◆ Given text

begin

Instead of giving me a fish, he taught me how to catch one.
We’d lay out a plan together, and on the next call there was an accountability check. I was paying $5,000 a month, so I made sure to do every single thing we came up with as soon as I hung up the phone. I wasn’t going to be slacking off. I took all his advice in and acted on it.
At the end of that year, our company grew five-fold, from $1 to $5 million.
As amazing as those results sound, the real value wasn’t numerical growth. It was clarity. It was confidence. It was having someone I could call when I was stuck, uncertain, or facing a challenge I hadn’t seen before, knowing his advice made me more capable of handling it in the long run.
That’s what great coaches do. They don’t make you dependent on them. They sharpen your judgment, raise your level of thinking, and help you become a better decision-maker — not just in one situation, but in every situation after that.

end

◆ What is required
Keep writing the piece above about working with a business coach, picking up right after its last sentence.

◆ Rows
begin

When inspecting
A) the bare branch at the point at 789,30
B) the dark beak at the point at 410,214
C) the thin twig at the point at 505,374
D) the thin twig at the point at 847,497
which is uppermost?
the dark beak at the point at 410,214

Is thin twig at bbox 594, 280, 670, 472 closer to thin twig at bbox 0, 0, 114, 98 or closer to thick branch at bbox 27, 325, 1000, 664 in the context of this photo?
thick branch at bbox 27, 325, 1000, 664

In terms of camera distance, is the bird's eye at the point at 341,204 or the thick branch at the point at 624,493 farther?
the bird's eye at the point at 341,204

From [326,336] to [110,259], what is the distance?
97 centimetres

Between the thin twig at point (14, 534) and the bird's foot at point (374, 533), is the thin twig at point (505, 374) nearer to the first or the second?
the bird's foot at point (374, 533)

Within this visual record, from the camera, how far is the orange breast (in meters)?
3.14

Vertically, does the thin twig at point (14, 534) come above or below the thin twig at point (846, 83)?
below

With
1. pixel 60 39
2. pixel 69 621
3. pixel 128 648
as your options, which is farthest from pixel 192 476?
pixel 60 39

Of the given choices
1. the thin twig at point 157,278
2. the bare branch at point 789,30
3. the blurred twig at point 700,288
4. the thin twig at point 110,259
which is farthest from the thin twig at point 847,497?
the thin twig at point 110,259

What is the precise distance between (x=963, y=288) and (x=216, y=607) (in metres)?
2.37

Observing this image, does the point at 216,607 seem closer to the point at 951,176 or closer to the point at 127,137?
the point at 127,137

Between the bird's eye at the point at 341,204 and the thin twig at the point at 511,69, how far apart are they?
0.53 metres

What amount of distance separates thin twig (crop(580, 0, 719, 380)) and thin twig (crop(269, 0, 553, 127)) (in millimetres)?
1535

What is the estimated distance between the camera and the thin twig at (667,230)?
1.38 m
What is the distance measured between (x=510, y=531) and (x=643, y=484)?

end
begin

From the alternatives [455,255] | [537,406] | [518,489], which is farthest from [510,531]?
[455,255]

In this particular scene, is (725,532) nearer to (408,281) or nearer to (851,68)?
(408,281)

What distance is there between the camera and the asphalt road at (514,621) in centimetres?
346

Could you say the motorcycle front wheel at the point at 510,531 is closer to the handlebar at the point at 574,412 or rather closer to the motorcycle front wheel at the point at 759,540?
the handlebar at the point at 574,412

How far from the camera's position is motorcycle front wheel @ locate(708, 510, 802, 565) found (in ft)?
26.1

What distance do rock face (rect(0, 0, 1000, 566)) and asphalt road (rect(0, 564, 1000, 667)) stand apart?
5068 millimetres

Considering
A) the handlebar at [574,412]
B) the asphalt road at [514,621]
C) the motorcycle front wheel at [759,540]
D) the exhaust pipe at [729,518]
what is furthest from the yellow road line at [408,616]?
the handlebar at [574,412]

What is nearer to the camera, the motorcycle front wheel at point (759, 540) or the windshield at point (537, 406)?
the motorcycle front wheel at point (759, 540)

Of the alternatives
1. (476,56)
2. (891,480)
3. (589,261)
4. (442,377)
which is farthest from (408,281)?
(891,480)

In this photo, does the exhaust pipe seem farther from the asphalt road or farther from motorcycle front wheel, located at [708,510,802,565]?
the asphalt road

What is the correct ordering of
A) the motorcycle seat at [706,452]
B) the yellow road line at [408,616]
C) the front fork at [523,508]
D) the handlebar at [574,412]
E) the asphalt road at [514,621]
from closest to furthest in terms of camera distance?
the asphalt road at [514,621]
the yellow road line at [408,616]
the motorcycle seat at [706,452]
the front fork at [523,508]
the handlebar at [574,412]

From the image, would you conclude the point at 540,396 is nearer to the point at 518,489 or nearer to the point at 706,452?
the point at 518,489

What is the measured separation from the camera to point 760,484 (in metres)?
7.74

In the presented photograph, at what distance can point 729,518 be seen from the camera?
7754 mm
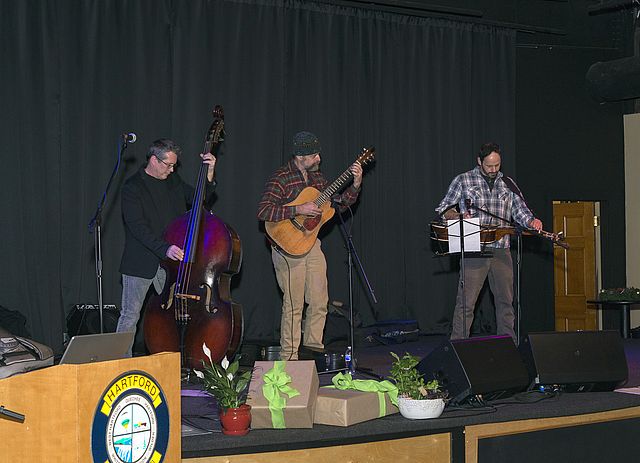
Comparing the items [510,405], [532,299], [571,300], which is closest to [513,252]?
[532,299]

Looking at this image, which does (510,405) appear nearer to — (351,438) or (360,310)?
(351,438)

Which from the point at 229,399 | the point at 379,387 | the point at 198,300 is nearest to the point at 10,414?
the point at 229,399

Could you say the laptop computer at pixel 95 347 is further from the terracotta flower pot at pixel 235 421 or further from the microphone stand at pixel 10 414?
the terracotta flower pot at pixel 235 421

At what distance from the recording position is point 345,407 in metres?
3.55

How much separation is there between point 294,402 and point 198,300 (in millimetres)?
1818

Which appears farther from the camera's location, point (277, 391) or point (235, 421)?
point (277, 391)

end
begin

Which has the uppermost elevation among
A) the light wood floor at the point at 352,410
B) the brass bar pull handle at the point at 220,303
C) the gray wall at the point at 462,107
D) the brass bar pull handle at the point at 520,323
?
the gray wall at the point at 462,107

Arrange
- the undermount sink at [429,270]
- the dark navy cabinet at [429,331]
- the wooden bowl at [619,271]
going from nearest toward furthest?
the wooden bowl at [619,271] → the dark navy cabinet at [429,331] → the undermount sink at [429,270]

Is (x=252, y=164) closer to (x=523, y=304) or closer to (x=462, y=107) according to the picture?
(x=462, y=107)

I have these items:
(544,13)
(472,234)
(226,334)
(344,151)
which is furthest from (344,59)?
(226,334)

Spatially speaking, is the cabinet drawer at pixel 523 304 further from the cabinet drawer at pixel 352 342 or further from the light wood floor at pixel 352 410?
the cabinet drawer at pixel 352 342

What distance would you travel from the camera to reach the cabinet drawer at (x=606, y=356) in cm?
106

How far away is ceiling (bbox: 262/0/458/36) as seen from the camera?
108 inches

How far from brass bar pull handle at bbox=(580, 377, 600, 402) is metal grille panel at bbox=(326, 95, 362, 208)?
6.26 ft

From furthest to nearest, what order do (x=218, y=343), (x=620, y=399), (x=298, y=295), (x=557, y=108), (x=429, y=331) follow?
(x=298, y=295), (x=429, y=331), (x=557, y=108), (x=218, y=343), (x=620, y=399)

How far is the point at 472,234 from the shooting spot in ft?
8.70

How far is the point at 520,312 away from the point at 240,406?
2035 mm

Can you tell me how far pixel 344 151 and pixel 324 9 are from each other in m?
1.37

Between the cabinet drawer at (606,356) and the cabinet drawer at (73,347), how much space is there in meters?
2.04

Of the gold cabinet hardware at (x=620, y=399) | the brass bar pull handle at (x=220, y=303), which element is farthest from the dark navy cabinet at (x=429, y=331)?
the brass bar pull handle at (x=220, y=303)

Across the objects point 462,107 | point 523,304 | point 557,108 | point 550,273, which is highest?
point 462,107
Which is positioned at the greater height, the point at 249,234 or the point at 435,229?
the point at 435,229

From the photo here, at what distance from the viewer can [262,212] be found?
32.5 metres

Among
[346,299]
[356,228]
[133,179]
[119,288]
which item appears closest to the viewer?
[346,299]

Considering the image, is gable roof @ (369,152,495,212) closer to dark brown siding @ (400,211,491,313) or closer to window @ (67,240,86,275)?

end

◆ Result of the exercise
Leadership can be isolating. The higher you go, the fewer people you can be fully honest with. A great coach gives you a place to think out loud, pressure-test ideas, and challenge your assumptions without ego, politics, or hidden agendas.
The idea that you’ve “made it” so you don’t need help is one of the fastest ways to stall out. The best leaders don’t avoid coaching because they’re weak. They seek it out because they’re serious about getting better.
So if you’re at the top of your game, you may still want to look into getting a mentor — not because you need someone to think for you, but so someone can help you think better.